Y veinte años después, entrevistado por Fred Kaplan para The Boston Globe, seguía afirmando lo mismo:
«Me resulta muy difícil disfrutar de las cosas porque siempre soy consciente de lo pasajeras que son.»
La muerte, por lo tanto, sigue tan presente en su cabeza como el primer día. Allen ha llegado incluso a dedicar un par de obras teatrales al asunto, con títulos tan rotundos como Muerte —tal cual, para qué más rodeos—, que fue el embrión de la que después sería su película Sombras y niebla, y La muerte llama, título también autodefinitorio, una pequeña pieza teatral que curiosamente no ha sido muy representada.

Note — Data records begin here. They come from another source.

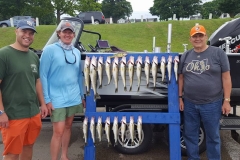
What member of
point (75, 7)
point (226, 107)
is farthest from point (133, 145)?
point (75, 7)

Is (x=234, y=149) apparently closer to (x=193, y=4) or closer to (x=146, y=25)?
(x=146, y=25)

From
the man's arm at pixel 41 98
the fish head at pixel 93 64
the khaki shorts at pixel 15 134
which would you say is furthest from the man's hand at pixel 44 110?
the fish head at pixel 93 64

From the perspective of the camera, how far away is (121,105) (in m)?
4.27

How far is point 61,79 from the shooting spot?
10.7 ft

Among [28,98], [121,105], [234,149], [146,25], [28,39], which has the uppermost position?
A: [146,25]

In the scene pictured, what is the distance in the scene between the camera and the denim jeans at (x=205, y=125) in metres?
3.32

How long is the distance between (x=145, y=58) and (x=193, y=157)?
1524 mm

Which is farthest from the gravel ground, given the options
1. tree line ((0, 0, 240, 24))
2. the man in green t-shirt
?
tree line ((0, 0, 240, 24))

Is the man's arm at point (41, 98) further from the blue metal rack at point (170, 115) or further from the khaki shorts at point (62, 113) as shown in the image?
the blue metal rack at point (170, 115)

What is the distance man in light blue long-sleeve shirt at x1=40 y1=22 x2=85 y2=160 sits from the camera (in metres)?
3.20

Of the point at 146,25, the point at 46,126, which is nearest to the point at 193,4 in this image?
the point at 146,25

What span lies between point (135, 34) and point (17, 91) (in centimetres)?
1734

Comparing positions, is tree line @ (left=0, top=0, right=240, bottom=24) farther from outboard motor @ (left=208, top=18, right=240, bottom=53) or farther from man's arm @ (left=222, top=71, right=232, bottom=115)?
man's arm @ (left=222, top=71, right=232, bottom=115)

La inmortalidad es un privilegio que está al alcance de unos pocos elegidos. No me refiero, claro está, a la inmortalidad de la carne, a la tenaz persistencia del cuerpo a lo largo de cientos de años, algo más propio de vampiros atormentados que de genios. Hablo de otro tipo de perennidad, la que otorga la memoria colectiva anclada en la historia, en sucesivas generaciones a lo largo del devenir de los tiempos. Esa inmortalidad, la que alcanzaron Shakespeare y Cervantes, Velázquez y Da Vinci, Sócrates y Freud, por citar sólo media docena de ejemplos incontestables, es la más alta y sublime aspiración a que puede llegar el ser humano, la única que nos permite deshacernos elegantemente de nuestra condición de insignificantes mortales para convertirnos en dioses de un Olimpo al que sólo se accede con el salvoconducto que otorga el talento superlativo.

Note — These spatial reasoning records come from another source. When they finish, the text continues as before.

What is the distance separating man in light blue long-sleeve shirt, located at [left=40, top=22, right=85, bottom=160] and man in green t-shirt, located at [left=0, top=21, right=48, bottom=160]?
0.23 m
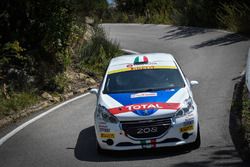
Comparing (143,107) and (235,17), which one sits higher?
(235,17)

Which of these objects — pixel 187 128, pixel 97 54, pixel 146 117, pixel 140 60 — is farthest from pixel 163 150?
pixel 97 54

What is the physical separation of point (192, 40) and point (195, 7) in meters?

Esa inmortalidad es la que ya han alcanzado Charles Chaplin, Groucho Marx y Woody Allen. Dentro de cien o doscientos años nadie se acordará de las actuales estrellas de Hollywood, de las más taquilleras del momento, no digamos ya de los ejecutivos que gestionan los estudios y que, por lo tanto, controlan hoy en día la industria cinematográfica mundial. En cambio sí se hablará de estos tres genios del arte de hacer películas. La explicación es sencilla: ellos sí han sido capaces de llegar al corazón de millones de espectadores en todo el mundo, han conseguido trascender más allá del éxito puntual de una comedia o de una obra. Han sabido, en definitiva, conectar con el imaginario colectivo, tocar el corazón de la gente, expresar la inquietud, la desazón o las aspiraciones, los miedos o los sueños que todos llevamos dentro pero que pocos saben cómo expresar.

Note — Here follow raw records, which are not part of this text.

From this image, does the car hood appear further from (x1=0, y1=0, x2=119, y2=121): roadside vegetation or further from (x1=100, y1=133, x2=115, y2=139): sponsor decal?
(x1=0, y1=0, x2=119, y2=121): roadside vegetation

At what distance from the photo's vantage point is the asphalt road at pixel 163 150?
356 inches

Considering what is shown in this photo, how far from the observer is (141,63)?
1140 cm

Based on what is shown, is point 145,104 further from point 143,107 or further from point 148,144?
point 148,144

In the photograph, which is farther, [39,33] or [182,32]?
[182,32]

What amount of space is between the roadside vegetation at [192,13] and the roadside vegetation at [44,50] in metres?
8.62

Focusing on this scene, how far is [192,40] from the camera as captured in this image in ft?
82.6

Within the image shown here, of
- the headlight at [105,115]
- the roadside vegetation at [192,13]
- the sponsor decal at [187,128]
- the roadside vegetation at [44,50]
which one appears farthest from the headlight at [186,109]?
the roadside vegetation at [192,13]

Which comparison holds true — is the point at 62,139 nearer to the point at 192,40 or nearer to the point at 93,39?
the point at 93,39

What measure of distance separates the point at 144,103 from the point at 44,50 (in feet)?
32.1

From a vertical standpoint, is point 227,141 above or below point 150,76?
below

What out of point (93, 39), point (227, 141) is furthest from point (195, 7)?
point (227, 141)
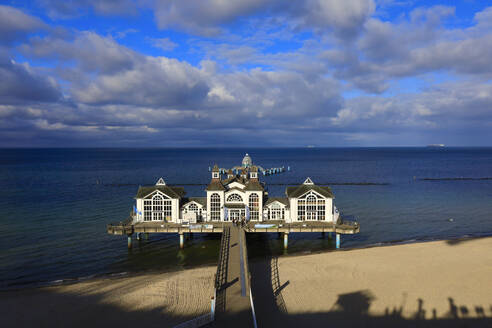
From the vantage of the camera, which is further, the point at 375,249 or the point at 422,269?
the point at 375,249

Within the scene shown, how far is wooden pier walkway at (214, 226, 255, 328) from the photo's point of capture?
19.2m

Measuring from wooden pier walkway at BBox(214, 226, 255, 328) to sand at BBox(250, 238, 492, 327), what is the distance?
6.23 ft

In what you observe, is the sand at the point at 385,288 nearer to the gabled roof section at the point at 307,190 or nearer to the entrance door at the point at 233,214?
the gabled roof section at the point at 307,190

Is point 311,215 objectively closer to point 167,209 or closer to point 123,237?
point 167,209

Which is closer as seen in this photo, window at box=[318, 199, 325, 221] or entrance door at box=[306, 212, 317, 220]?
window at box=[318, 199, 325, 221]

Claro que esta inmortalidad a Woody Allen le importa muy poco porque, como él mismo dice, preferiría vivir en su apartamento antes que en el corazón de los espectadores. Esa inmortalidad la cambiaría sin dudarlo por unas cuantas cenas más con los amigos, por seguir tocando el clarinete y hacer unas pocas películas más. Cuando en el año 2010 presentó en el Festival de Cannes su película Conocerás al hombre de tus sueños, un periodista le preguntó durante la rueda de prensa cómo había evolucionado a lo largo de los años su relación con la muerte. Allen carraspeó levemente, adoptó su habitual actitud de timidez, y contestó:
«Bueno, sigue siendo la misma, no ha cambiado: estoy manifiestamente en contra de ella.»